A volatile index is maintained as the non-clustered index mapping keys to log entries. The paper suggests that either an in-memory hash table or Masstree can be employed as index. The index is concurrently accessed by all threads. For hash tables, locking is performed on a per-bucket basis to eliminate most of the contentions. For Masstree, since the data structure is already concurrent, no extra locking is required.

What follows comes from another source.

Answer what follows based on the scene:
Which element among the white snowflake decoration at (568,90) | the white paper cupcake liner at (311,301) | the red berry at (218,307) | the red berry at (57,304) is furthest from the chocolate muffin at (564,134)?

Client requests are dispatched to threads based on the key hashes. The same key request will always be hashed to the same thread, which preseves the ordering of requests on the same key. FlatStore threads always process requests serially. On a read operation, the index is searched to locate the log entry. If none can be found, an NAK is responded to indicate that the key does not exist. On an insert or update request, the index is first searched. If the key is not found, then a new log entry with version number being zero is generated, and the key is also inserted into the index. If the key is found, then the current log entry becomes obsolete, and a new log entry with a large version number is generated and persisted. The index is also updated to reflect the new value. A version number is stored with each index entry, and updated to the new log entry’s version number when the entry pointer is updated. Version numbers help the GC process to identify stale entries, as we will see below.

As a log-structured engine, FlatStore requires regular garbage collection to remove stale entries. The background thread performs GC in log chunk granularity. For each log entry in the chunk, it searches the key in the index. If the key can be found, and versions do not match, then the entry is stale, which can be ignored. Non-existing keys also indicate stale entries. A new chunk is then allocated, with all valid entries in the old chunk being copied to the new chunk. Pointers in the index are updated to point to addresses in the new chunk. The old chunk is freed after the GC. The log chunk allocation information is also updated in the metadata area.

On a normal shutdown, a shutdown process flushes the DRAM index and allocator metadata back to the NVM to accelerate normal startup. A flag is also set to indicate normal shutdown, which will be checked on startup. If the flag indicates a normal shutdown, then both the index and allocator metadata are loaded from the NVM. Otherwise, a crash mush have happened, and FlatStore invokes the crash recovery process to rebuild the in-memory data structure and fix potential inconsistencies of the allocator metadata.

The last feature of FlatStore is Horizontal Batching (HB), which employs log-stealing and flat-combining to: (1) synchronize log updates from different threads; (2) Minimize operation commit latency; and (3) Eliminate load imbalancing caused by skewed key distribution. Each thread maintains a log queue in a known memory location, which holds log batches generated by that thread. Instead of allowing all threads to update the tail pointer concurrently, which causes data race, FlatStore selects a leader thread as the one responsible for persisting log entries, and keeps other threads wait for notifications from the leader threads on the completion of persistence. The leader thread is selected by having all threads contending for the global lock, and the one who successfully acquires the lock becomes the leader. All other threads become followers, which must wait for the leader’s signal before they can acknowledge to clients. To avoid unnecessary blocking of follower threads, these follower threads are allowed to continue handling requests from the clients to form the next batch. After the global lock is released, follower threads with at least one batch can immediately attempt to acquire the lock and become the leader. Only very few cycles are wasted on lock contention in this case. FlatStore calls this “Pipelined HB”. On large scale systems, such as multi-socket systems, only having one global lock may be infeasible. The paper also suggests that more than one leader can be chosen by using different locks and partitioned logs. It is recommended that one leader per socket is chosen for updating a per-socket log partition, in order to minimize inter-socket traffic.